| Provided data |
# # # # #

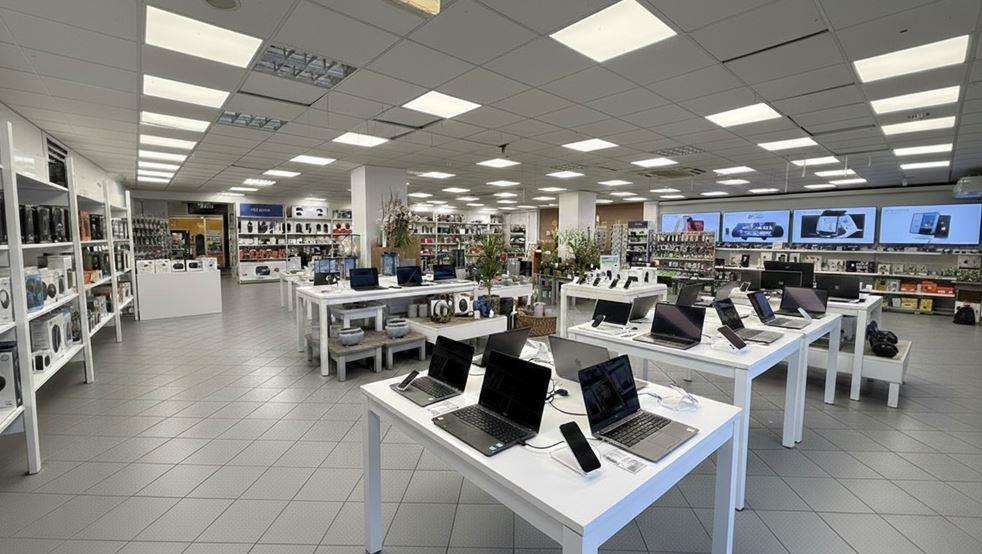 Gewerbeobjekt Königstein - 7.550&euro; | Angebot:25284185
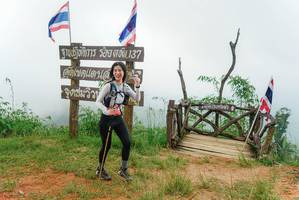 BIB: 
                            <button type="button" onclick="openModal(25047281)" class="btn btn-primary btn-sm float-right btn-popup" data-toggle="modal" data-target=".modal-high-quality">
                        <i class="fas fa-shopping-cart"></i> Add to Cart
                    </button>
                                            <button type="button" onclick="isThisMe(25047281, true)" class="btn btn-success btn-sm float-right btn-popup btn-isme hidden" data-toggle="tooltip" data-placement="bottom" title="นี่คือรูปของคุณใช่ไหม คลิกที่นี่เพื่อเอาเข้าอัลบั้ม">
                        <i class="fas fa-plus"></i> Add to album
                    </button>
                    <button type="button" onclick="isThisMe(25047281, false)" class="btn btn-warning btn-sm float-right btn-popup btn-isnotme hidden">
                        <i class="fas fa-ban"></i> Remove from album
                    </button>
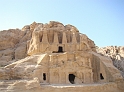 Petra (3)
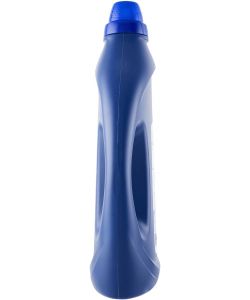 Bio Presto Detersivo Lavatrice Total Classico Smacchiatore 35 Lavaggi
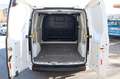 Ford Transit Custom 2,0 TDCi 300 L1/H1 ..netto 23.323,-- Weiß - thumbnail 11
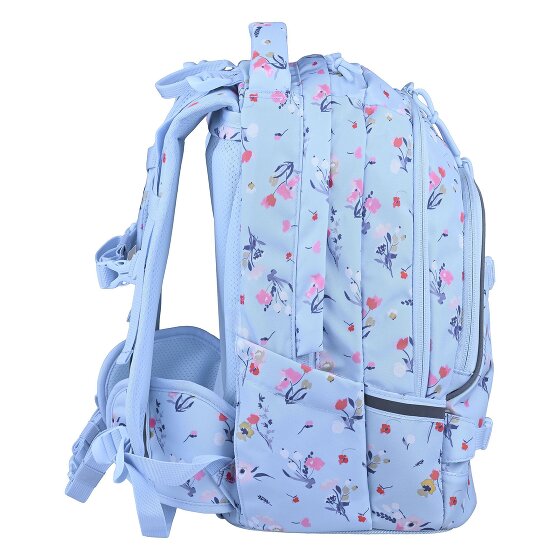 McNeill Milo Juego de mochilas escolares 2 piezas
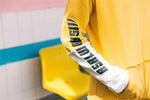 Reality Hoodie - RIGHTOUTFIT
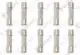 VAILLANT-Sicherung-T6-3-H-x10-GP-210-134-191-u-w-Vaillant-Nr-0020107634 gallery number 1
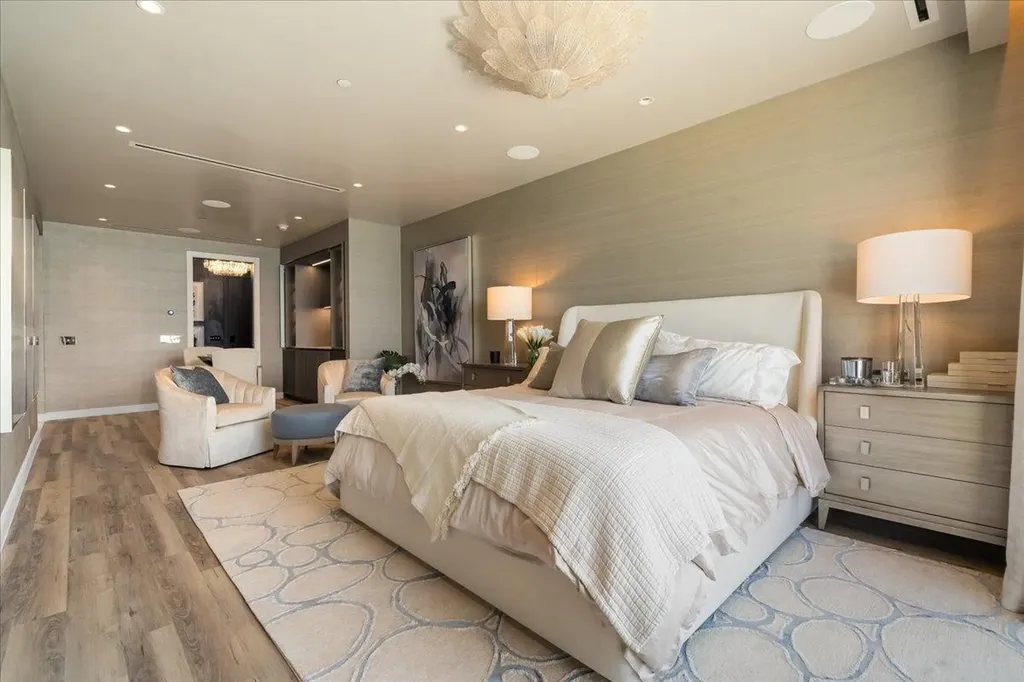 Goldwynn, West Bay Street New Providence Paradise Island BS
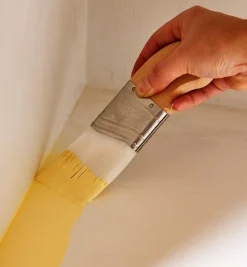 Lee Valley Supplies>Zibra 2" Palm Pro Brush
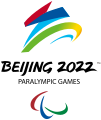 2022 Winter Paralympics logo.svg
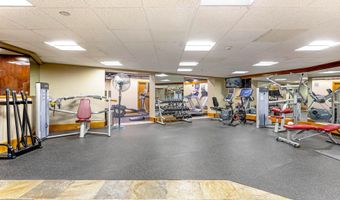 120 Offerson 4370/75, Beaver Creek, CO 81620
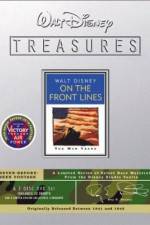 Watch Victory Through Air Power 9Movies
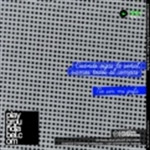 Playground 02 E.P.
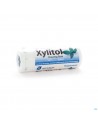Miradent Kauwgom Xylitol Pepermunt Zs 30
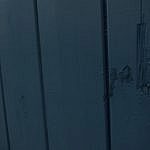 DSC_0105-min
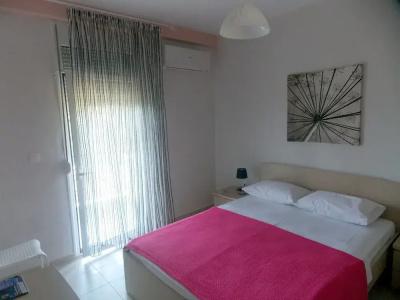 Nikos Apartments - 41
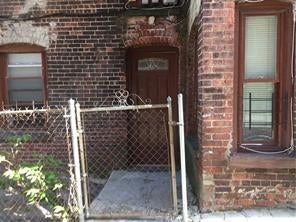 1 of 1 - 210 Liberty St. # 1, Newburgh, NY
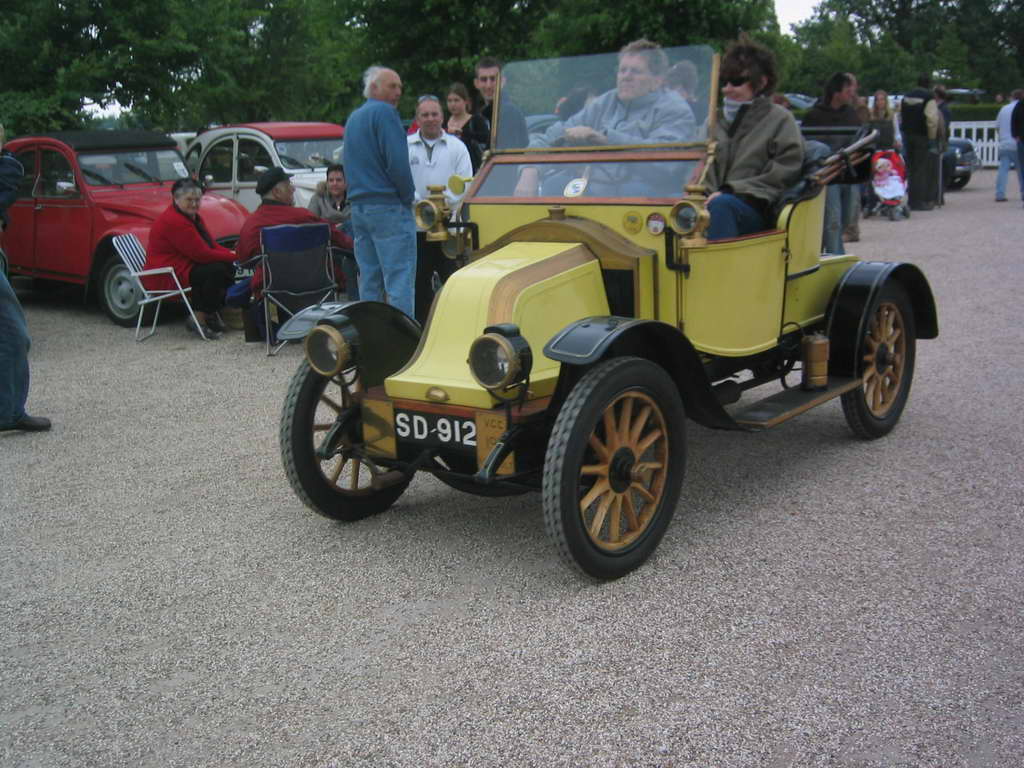 gw20070506 070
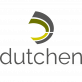 Logo Dutchen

# # # # #

| Exercise directions |
Scan the material above. Copy each line where "album" occurs.

| Answer section |
                        <i class="fas fa-plus"></i> Add to album
                        <i class="fas fa-ban"></i> Remove from album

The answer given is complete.